= PROBLEM DESCRIPTION =
Please convert every line of the records below into a JSON list of strings, one string per line, leaving out blank lines.

= ENTRIES SUPPLIED =
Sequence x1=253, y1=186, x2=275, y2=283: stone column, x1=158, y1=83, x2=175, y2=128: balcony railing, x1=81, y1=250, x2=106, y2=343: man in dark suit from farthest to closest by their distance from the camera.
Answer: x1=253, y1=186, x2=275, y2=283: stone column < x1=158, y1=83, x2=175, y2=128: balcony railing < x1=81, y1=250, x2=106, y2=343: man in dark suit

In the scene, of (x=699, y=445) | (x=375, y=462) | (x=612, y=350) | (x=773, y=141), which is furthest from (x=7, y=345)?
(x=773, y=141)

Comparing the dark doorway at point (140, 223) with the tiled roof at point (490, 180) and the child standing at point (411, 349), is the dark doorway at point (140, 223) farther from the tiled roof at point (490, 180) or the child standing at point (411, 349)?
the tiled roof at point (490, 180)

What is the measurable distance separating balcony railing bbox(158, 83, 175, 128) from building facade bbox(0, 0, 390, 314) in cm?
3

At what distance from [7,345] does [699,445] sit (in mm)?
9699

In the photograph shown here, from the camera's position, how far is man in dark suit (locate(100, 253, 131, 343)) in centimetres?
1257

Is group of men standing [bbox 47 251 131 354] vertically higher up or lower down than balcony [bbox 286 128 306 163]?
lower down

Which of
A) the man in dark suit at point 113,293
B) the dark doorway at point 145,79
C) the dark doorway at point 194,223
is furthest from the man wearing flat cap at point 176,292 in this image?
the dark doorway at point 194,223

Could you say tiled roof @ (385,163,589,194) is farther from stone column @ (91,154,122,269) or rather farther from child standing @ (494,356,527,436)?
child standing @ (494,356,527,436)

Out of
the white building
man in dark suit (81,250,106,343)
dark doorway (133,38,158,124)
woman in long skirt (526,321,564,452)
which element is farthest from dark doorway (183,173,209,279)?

= EXERCISE RESPONSE =
[
  "Sequence x1=253, y1=186, x2=275, y2=283: stone column, x1=158, y1=83, x2=175, y2=128: balcony railing, x1=81, y1=250, x2=106, y2=343: man in dark suit from farthest to closest by their distance from the camera.",
  "Answer: x1=253, y1=186, x2=275, y2=283: stone column < x1=158, y1=83, x2=175, y2=128: balcony railing < x1=81, y1=250, x2=106, y2=343: man in dark suit",
  "In the scene, of (x=699, y=445) | (x=375, y=462) | (x=612, y=350) | (x=773, y=141), which is furthest from (x=7, y=345)?",
  "(x=773, y=141)",
  "Comparing the dark doorway at point (140, 223) with the tiled roof at point (490, 180) and the child standing at point (411, 349), is the dark doorway at point (140, 223) farther from the tiled roof at point (490, 180) or the child standing at point (411, 349)?",
  "the tiled roof at point (490, 180)",
  "What is the measurable distance separating balcony railing bbox(158, 83, 175, 128) from building facade bbox(0, 0, 390, 314) in cm?",
  "3",
  "At what distance from [7,345] does [699,445] sit (in mm)?",
  "9699",
  "In the photograph shown here, from the camera's position, how far is man in dark suit (locate(100, 253, 131, 343)) in centimetres?",
  "1257",
  "Is group of men standing [bbox 47 251 131 354] vertically higher up or lower down than balcony [bbox 286 128 306 163]?",
  "lower down",
  "Which of",
  "A) the man in dark suit at point 113,293",
  "B) the dark doorway at point 145,79",
  "C) the dark doorway at point 194,223",
  "is furthest from the man wearing flat cap at point 176,292 in this image?",
  "the dark doorway at point 194,223",
  "Could you say tiled roof @ (385,163,589,194) is farther from stone column @ (91,154,122,269) or rather farther from child standing @ (494,356,527,436)?",
  "child standing @ (494,356,527,436)",
  "Out of",
  "the white building",
  "man in dark suit (81,250,106,343)",
  "dark doorway (133,38,158,124)",
  "woman in long skirt (526,321,564,452)",
  "which element is farthest from dark doorway (183,173,209,279)?"
]